Maybe with proper study of optics, some people will find it just as wonderful as they found the magic bridge Bifrost. But "With enough study, optics will become at least as wonderful as divine bridges are, and this is true for every single person on Earth regardless of variations in their personal sense of wonder" is a statement that needs proving, not a premise.

And if that statement's false, and if there are some people who really would prefer the possible world containing Bifrost to the possible world containing optics, then those people are perfectly justified in feeling sorrow that they live in the world with optics and no Bifrost. To be a good rationalist, such a person certainly has to willingly accept the scientific evidence that there is no Bifrost, but doesn't gain any extra rationality points by prancing about singing "Oh, joy, the refraction of light through water droplets in accordance with mathematical formulae is ever so much more wonderful than a magical bridge to Heaven could ever be."
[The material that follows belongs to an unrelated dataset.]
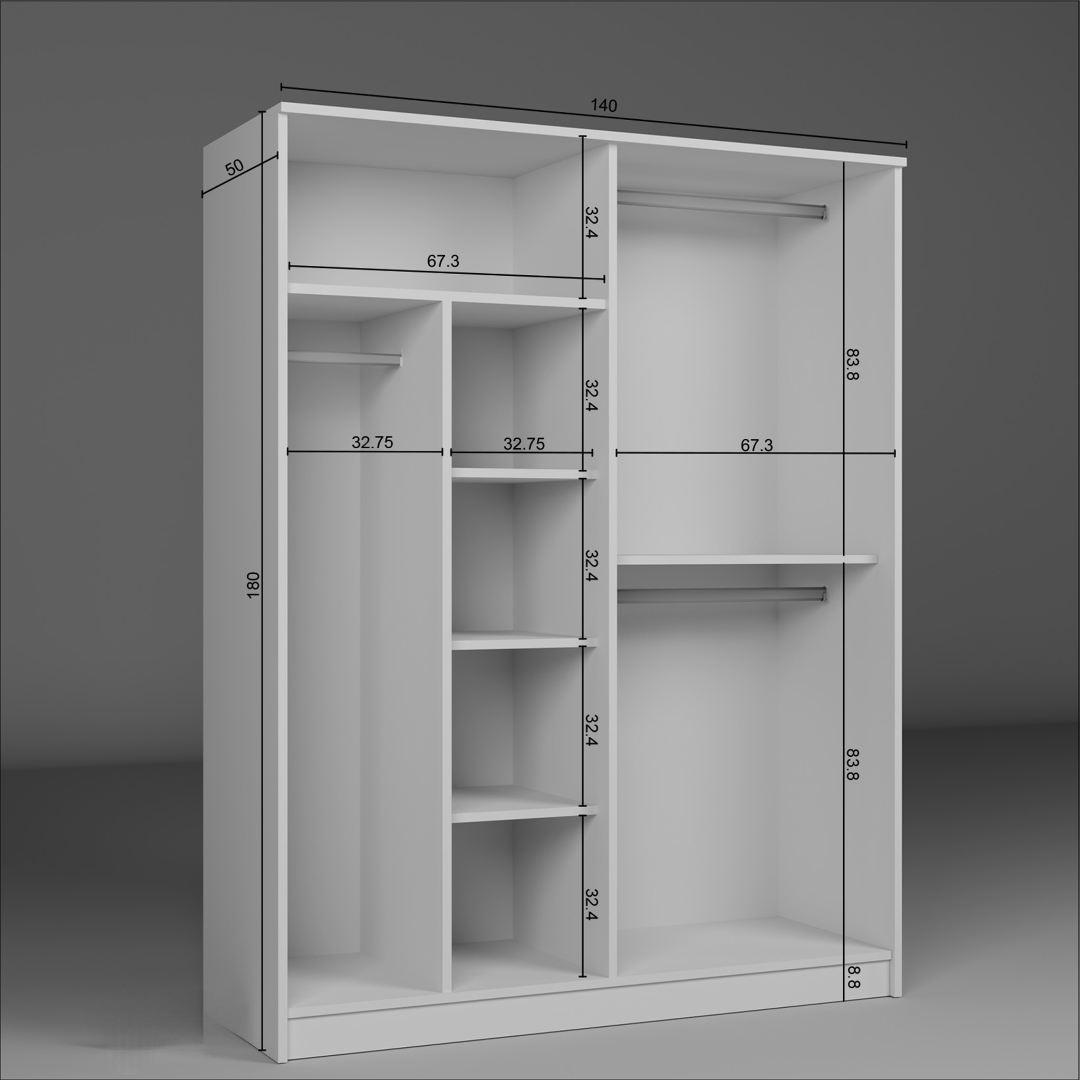 Ντουλάπα 140x180x51.8 εκ Λευκό 350MWD1139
Comment by Yvain2 on Words as Mental Paintbrush Handles · 2008-03-02T04:11:30.000Z · LW · GW

I had a professor, David Berman, who believed some people could image well and other people couldn't. He cited studies by Galton and James in which some people completely denied they had imaginative ability, and other people were near-perfect "eidetic" imagers. Then he suggested psychological theories denying imagination were mostly developed by those who could not themselves imagine. The only online work of his I can find on the subject is http://books.google.co.jp/books?id=fZXoM80K9qgC&pg=PA13&lpg=PA13&ots=Zs03EkNZ-B&sig=2eVzzMmK7WBQnblNx2KMVpUWBnk&hl=en#PPA4,M1 pages 4-14.

My favorite thought experiment of his: Imagine a tiger. Imagine it clearly and distinctly. Got it? Now, how many black stripes does it have? (Some people thought the question was ridiculous. One person responded "Seven. Now what?")

He never formally tested his theory because he was in philosophy instead of the sciences, which is a shame. Does anyone know of any modern psychology experiment that tests variations in imaging ability?